Mike Billington: We have a map of North Africa and the Middle East in EIR this week, which shows this very small country of Israel on the far eastern coast of the Mediterranean, surrounded by five huge countries that we have in bright gold, all of whom have just become members of the BRICs: Egypt, Iran, Saudi Arabia, Ethiopia, UAE. It makes you wonder what those two US aircraft carriers, now under Central Command control, are they just there as a warning regarding Israel, or are they there preparing for a war against the BRICs? This is the thing unfortunately, you have to consider at a time of such vast instability in the world today.

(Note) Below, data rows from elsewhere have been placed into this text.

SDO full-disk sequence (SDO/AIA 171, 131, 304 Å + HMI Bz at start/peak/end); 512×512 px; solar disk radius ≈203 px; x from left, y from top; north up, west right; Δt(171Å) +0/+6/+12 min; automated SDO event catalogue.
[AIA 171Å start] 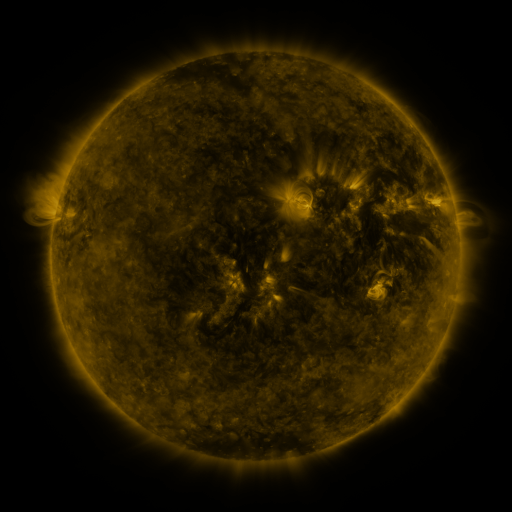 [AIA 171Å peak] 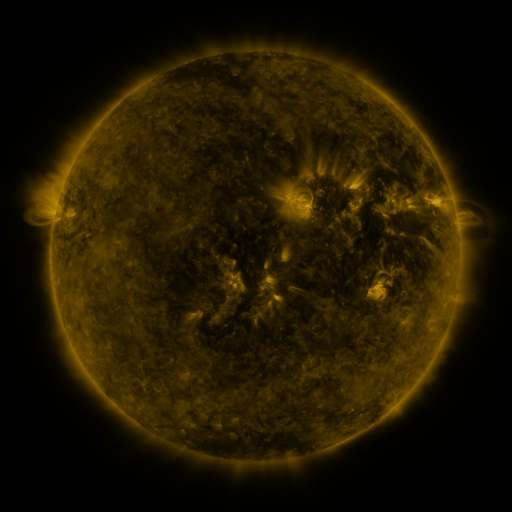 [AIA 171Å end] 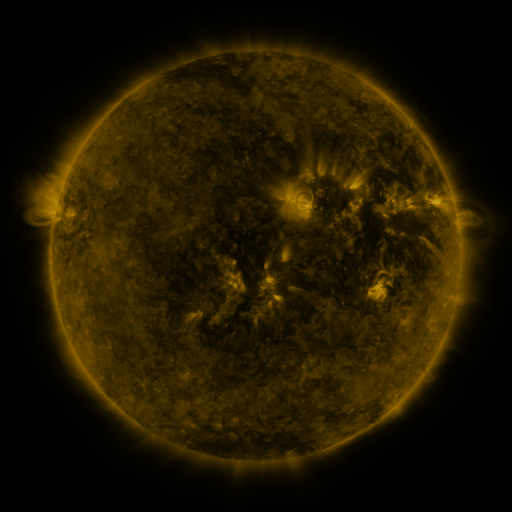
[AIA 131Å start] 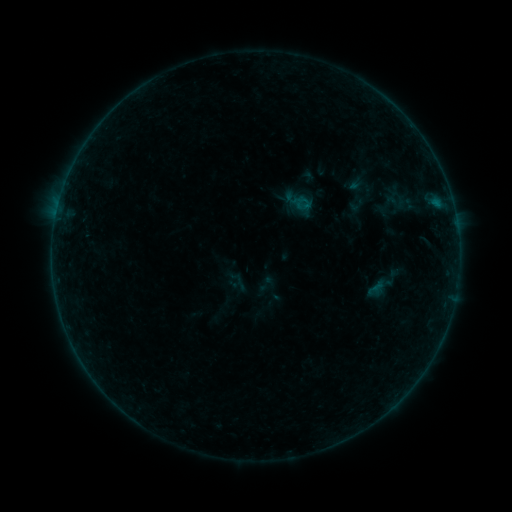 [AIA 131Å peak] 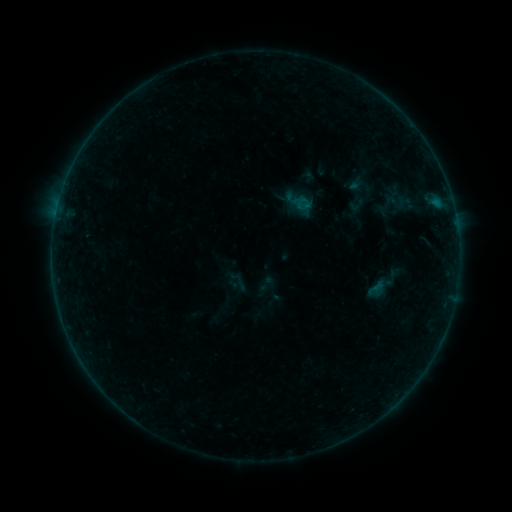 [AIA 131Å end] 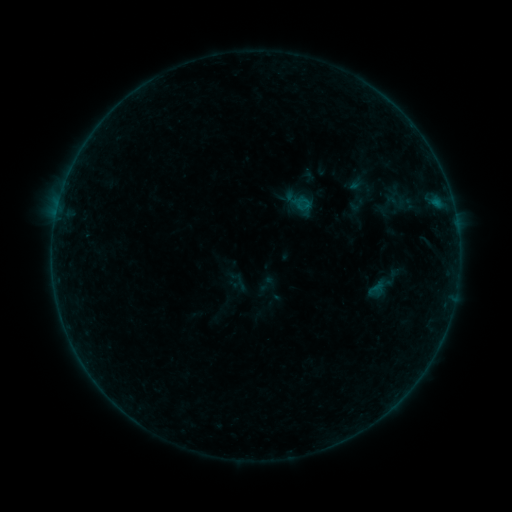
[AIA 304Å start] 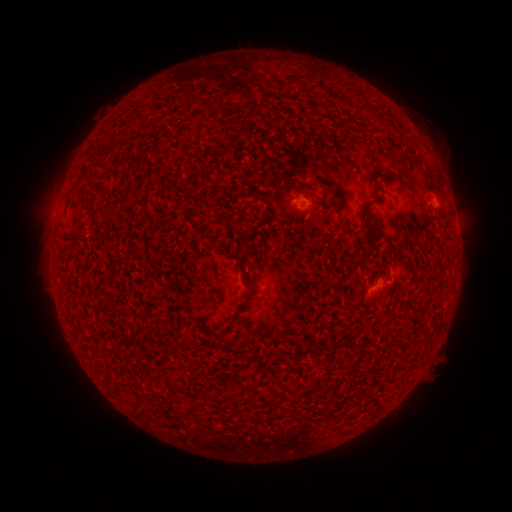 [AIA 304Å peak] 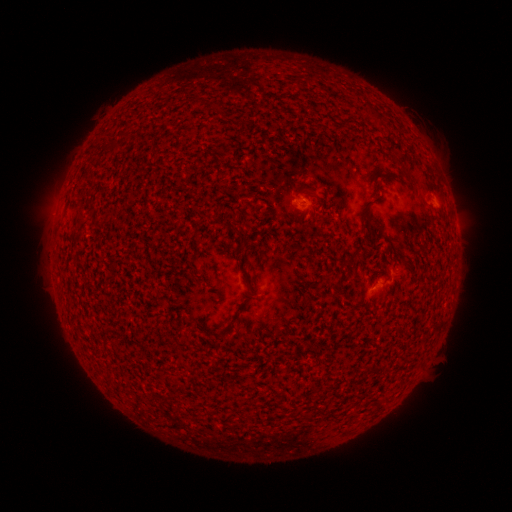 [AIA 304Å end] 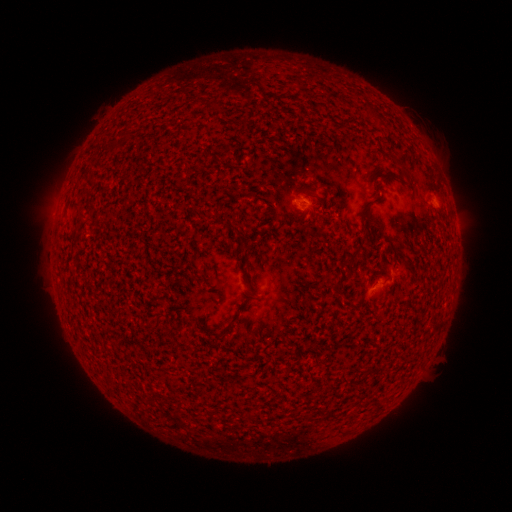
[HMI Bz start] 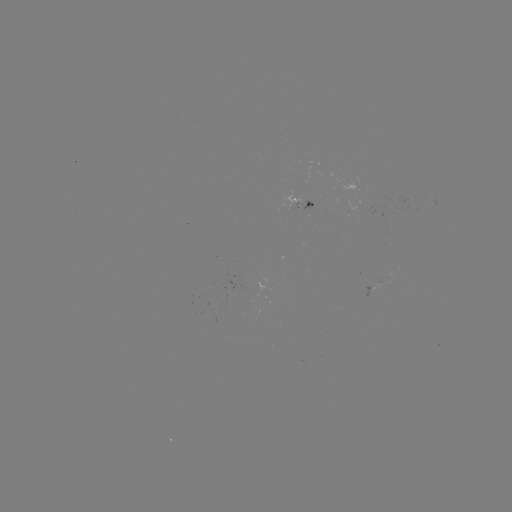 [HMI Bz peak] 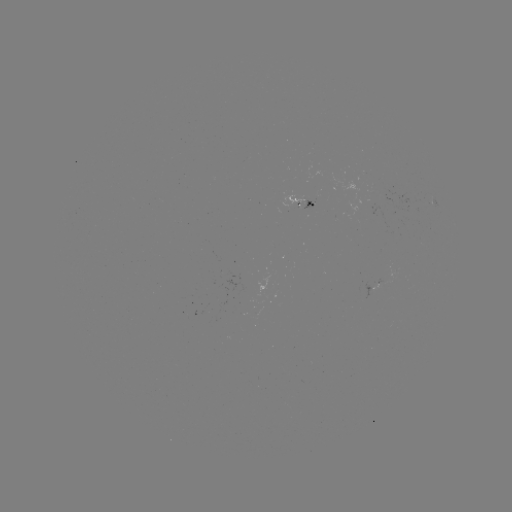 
nothing was catalogued: no classed flare, no EUV trigger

Prof. Sakwa: And also, Putin announced the other day that Russian planes will be on patrol in the Black Sea with the kinzhal hypersonic weapon, which, of course, you know, if utilized.

 Mike Billington: Can reach the Mediterranean.  

Prof. Sakwa: Yes. As Colonel MacGregor said, an aircraft carrier today is, is basically a target. And that’s really what it is. 

Mike Billington: Okay. Do you have any final thoughts for our readership?

Prof. Sakwa: Well, as I say, keep up the good work. I think that I quite like the new format of the EIR Bulletin (Daily Alert). And I must say it’s phenomenally informative and always a pleasure to read, for what’s to learn and the tone, the positive tone of peace and development. It’s in short supply nowadays, so keep up the good work.

Mike Billington: Good. And thank you very much. And I hope we can continue this process.